● Short problem
Could you print, word for word, every line from the one containing "Taking in this visual, which of" through the final line of the items, including both of those lines?

● Input data
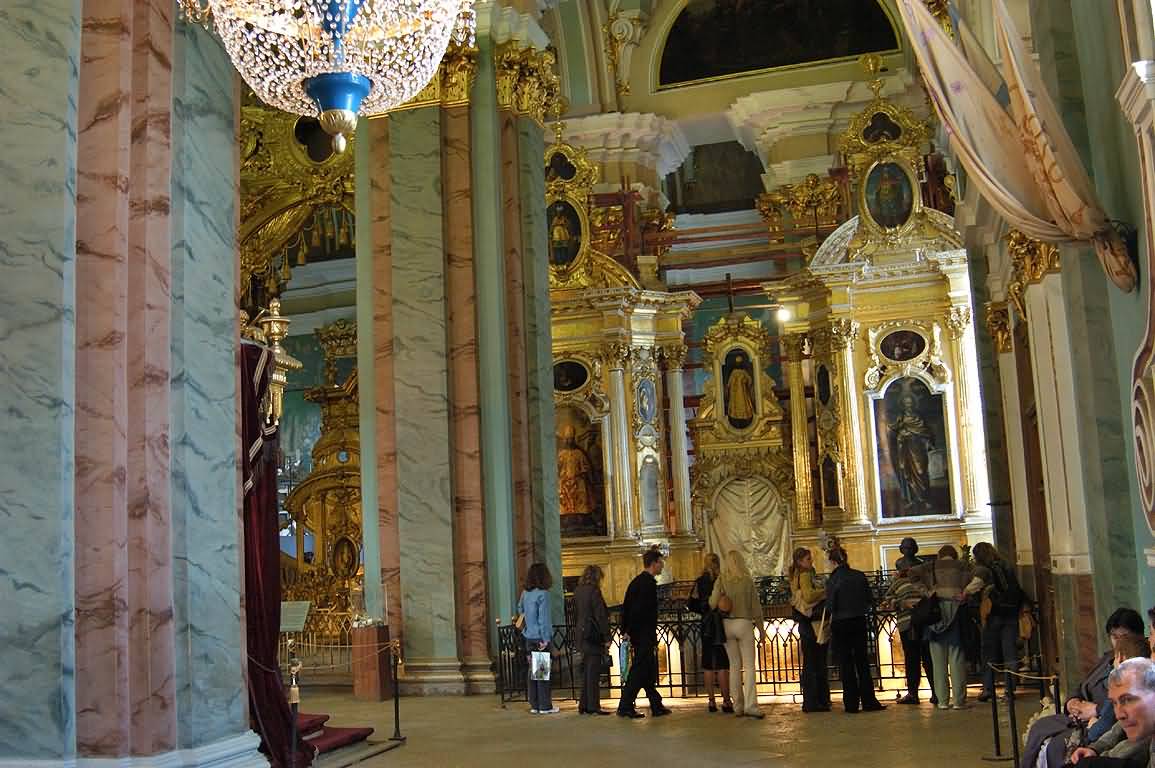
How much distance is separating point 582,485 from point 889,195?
712 cm

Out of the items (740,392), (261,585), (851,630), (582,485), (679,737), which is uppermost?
(740,392)

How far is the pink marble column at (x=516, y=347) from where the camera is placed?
512 inches

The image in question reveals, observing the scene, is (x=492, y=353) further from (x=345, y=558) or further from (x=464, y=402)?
(x=345, y=558)

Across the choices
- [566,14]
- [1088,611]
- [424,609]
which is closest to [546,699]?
[424,609]

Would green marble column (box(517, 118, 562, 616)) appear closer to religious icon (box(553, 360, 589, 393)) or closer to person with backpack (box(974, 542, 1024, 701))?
person with backpack (box(974, 542, 1024, 701))

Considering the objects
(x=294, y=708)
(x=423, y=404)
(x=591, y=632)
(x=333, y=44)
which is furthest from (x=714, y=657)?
(x=333, y=44)

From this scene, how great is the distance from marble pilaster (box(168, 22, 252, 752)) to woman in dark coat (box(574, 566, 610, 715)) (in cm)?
427

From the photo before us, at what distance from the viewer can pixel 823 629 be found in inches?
423

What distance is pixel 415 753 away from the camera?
899 centimetres

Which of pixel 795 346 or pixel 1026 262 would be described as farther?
pixel 795 346

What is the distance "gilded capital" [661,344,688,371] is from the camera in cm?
2264

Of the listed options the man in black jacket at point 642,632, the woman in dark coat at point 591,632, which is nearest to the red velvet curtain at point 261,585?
the woman in dark coat at point 591,632

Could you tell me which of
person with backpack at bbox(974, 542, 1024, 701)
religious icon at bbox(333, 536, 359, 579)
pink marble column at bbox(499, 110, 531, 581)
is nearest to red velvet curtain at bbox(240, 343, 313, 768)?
pink marble column at bbox(499, 110, 531, 581)

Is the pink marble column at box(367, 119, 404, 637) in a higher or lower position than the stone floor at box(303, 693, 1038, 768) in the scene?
higher
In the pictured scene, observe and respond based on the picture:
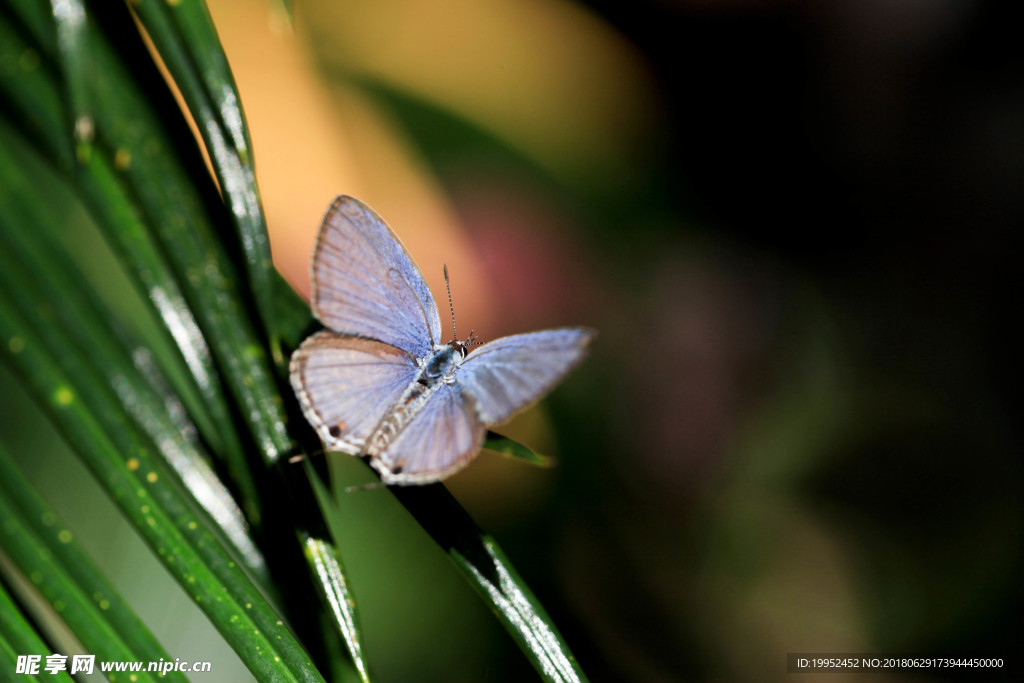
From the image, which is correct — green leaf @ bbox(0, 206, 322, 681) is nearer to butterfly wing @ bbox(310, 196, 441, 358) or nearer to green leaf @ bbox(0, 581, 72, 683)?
green leaf @ bbox(0, 581, 72, 683)

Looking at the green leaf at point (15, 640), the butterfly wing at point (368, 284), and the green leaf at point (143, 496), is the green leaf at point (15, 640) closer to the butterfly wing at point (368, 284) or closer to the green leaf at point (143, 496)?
the green leaf at point (143, 496)

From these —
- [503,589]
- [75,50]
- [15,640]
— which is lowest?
[503,589]

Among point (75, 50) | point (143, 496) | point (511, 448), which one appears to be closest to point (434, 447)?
point (511, 448)

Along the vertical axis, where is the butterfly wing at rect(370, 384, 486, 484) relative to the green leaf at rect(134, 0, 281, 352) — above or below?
below

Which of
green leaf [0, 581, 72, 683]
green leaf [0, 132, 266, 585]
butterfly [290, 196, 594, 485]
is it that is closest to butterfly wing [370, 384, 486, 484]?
butterfly [290, 196, 594, 485]

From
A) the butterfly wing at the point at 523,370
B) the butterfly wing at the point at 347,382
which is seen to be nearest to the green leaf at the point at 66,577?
the butterfly wing at the point at 347,382

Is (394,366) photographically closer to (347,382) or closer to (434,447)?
(347,382)

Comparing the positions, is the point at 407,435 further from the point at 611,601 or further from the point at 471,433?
the point at 611,601
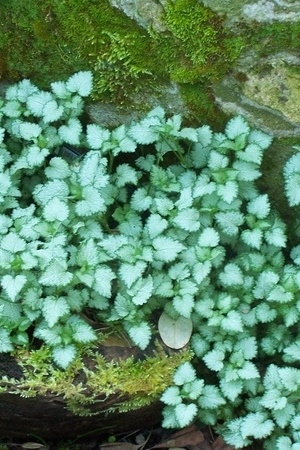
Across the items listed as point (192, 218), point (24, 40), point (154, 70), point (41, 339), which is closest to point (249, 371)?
point (192, 218)

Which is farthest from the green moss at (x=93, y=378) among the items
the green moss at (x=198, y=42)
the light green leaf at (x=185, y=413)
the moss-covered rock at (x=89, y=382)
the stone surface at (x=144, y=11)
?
the stone surface at (x=144, y=11)

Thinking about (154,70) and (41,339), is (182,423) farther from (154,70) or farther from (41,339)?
(154,70)

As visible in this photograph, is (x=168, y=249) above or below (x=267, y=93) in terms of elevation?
below

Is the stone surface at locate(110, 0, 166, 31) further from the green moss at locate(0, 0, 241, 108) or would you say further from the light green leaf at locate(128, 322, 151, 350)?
the light green leaf at locate(128, 322, 151, 350)

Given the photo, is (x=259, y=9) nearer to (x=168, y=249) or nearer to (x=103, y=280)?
(x=168, y=249)

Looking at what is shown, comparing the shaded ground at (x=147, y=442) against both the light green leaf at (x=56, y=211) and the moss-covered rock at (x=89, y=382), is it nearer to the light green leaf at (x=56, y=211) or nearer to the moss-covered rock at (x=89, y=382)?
the moss-covered rock at (x=89, y=382)

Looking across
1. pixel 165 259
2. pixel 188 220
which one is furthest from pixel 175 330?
pixel 188 220
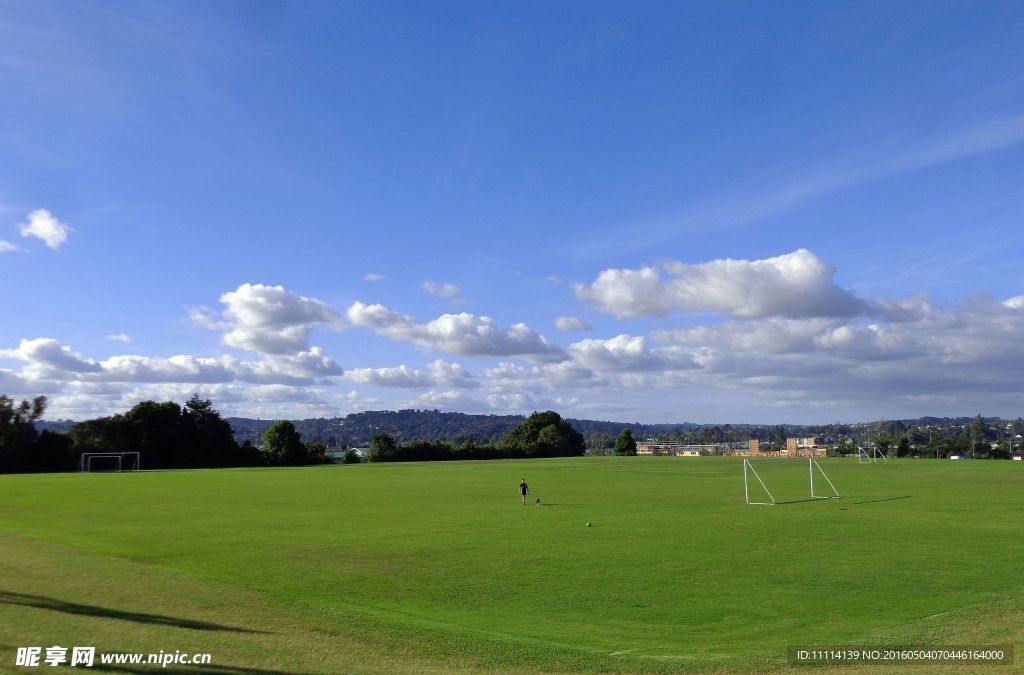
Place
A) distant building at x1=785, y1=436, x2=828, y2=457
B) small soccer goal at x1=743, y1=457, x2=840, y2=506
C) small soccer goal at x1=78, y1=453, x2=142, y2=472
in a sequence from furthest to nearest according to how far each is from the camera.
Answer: distant building at x1=785, y1=436, x2=828, y2=457 < small soccer goal at x1=78, y1=453, x2=142, y2=472 < small soccer goal at x1=743, y1=457, x2=840, y2=506

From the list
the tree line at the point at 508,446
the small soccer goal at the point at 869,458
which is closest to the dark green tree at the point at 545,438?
the tree line at the point at 508,446

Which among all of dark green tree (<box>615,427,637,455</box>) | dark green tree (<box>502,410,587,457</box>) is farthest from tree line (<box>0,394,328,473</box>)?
dark green tree (<box>615,427,637,455</box>)

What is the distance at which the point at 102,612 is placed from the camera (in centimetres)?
1394

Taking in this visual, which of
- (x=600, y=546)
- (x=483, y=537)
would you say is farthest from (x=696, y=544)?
(x=483, y=537)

● The answer
Taking in this visual, which of
- (x=600, y=546)
- (x=483, y=537)
would you say is farthest from (x=696, y=544)?
(x=483, y=537)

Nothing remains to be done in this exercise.